> _What you should do_
Rewrite the records below, replacing every occurrence of "red coveralls" with "orange coveralls" and keeping everything else unchanged. Omit the pictures from your output.

[Records of spatial reasoning questions]
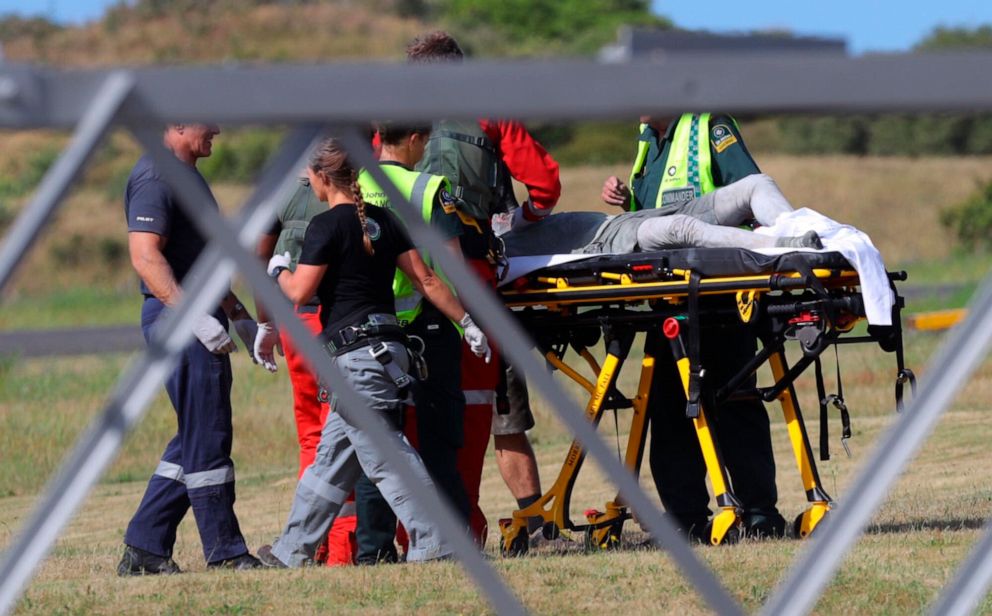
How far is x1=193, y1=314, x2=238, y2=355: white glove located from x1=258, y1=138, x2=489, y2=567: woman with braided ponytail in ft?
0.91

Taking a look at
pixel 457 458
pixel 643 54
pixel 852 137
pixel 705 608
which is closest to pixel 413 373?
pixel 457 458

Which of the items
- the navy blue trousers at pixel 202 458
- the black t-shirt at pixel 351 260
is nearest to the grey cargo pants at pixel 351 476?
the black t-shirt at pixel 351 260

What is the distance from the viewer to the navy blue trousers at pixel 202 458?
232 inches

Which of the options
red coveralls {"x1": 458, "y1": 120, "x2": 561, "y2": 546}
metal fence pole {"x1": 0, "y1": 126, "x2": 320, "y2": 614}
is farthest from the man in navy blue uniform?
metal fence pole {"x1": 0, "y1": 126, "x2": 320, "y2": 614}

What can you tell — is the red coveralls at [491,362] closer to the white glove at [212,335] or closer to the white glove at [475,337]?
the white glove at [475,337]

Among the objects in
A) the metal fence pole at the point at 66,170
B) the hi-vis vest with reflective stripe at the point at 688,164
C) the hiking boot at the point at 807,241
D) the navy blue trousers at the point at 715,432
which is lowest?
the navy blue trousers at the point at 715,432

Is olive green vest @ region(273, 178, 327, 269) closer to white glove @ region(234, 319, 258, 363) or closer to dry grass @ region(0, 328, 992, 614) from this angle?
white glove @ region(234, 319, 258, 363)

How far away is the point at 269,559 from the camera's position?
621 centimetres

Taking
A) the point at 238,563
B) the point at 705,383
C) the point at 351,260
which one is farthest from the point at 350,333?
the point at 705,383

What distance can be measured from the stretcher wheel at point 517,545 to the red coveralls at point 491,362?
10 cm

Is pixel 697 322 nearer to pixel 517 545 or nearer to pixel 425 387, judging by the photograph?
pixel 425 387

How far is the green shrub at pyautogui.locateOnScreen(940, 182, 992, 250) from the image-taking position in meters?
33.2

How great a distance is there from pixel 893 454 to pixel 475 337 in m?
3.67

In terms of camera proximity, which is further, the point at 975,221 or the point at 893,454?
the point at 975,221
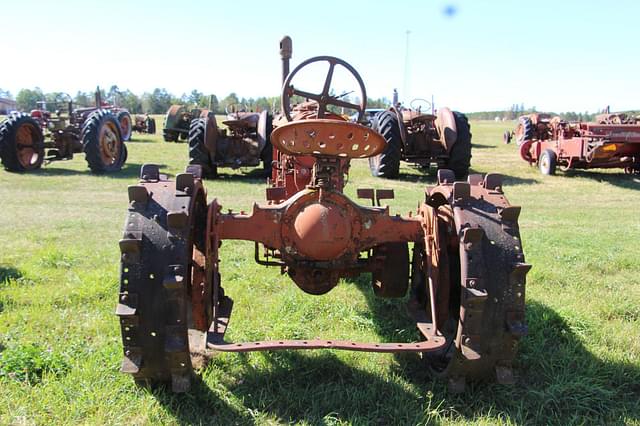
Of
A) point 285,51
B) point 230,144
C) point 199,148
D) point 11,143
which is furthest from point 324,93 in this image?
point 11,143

> _Answer to the exercise_
How far is x1=193, y1=314, x2=238, y2=355: white glove located from x1=258, y1=138, x2=489, y2=567: woman with braided ponytail in ft?
0.91

Taking a look at
pixel 457 458
pixel 643 54
pixel 852 137
pixel 705 608
which is closest to pixel 413 373?
pixel 457 458

Which of the items
- the navy blue trousers at pixel 202 458
- the black t-shirt at pixel 351 260
is nearest to the grey cargo pants at pixel 351 476?
the black t-shirt at pixel 351 260

What is the distance from the viewer to the navy blue trousers at pixel 202 458?
232 inches

Which of the options
orange coveralls {"x1": 458, "y1": 120, "x2": 561, "y2": 546}
metal fence pole {"x1": 0, "y1": 126, "x2": 320, "y2": 614}
is farthest from the man in navy blue uniform?
metal fence pole {"x1": 0, "y1": 126, "x2": 320, "y2": 614}

What can you tell — is the orange coveralls at [491,362] closer to the white glove at [212,335] or closer to the white glove at [475,337]?
the white glove at [475,337]

Among the objects in
A) the metal fence pole at the point at 66,170
B) the hi-vis vest with reflective stripe at the point at 688,164
C) the hiking boot at the point at 807,241
D) the navy blue trousers at the point at 715,432
which is lowest?
the navy blue trousers at the point at 715,432

Is olive green vest @ region(273, 178, 327, 269) closer to white glove @ region(234, 319, 258, 363) or closer to dry grass @ region(0, 328, 992, 614) from this angle?
white glove @ region(234, 319, 258, 363)

How far away is the point at 269,559 from the camera's position?
621 centimetres

Taking
A) the point at 238,563
B) the point at 705,383
C) the point at 351,260
which one is farthest from the point at 350,333?
the point at 705,383

What distance can be measured from the stretcher wheel at point 517,545 to the orange coveralls at point 491,362?
10 cm

Is pixel 697 322 nearer to pixel 517 545 or nearer to pixel 425 387, judging by the photograph?
pixel 425 387

How far is the green shrub at pyautogui.locateOnScreen(940, 182, 992, 250) from the image-taking position in meters?
33.2

How great a distance is there from pixel 893 454 to pixel 475 337 in m?
3.67

In terms of camera proximity, which is further, the point at 975,221 or the point at 893,454?
the point at 975,221
Of
A) point 285,51
B) point 230,144
C) point 199,148
D) point 11,143
which is furthest from point 324,93 in this image?
point 11,143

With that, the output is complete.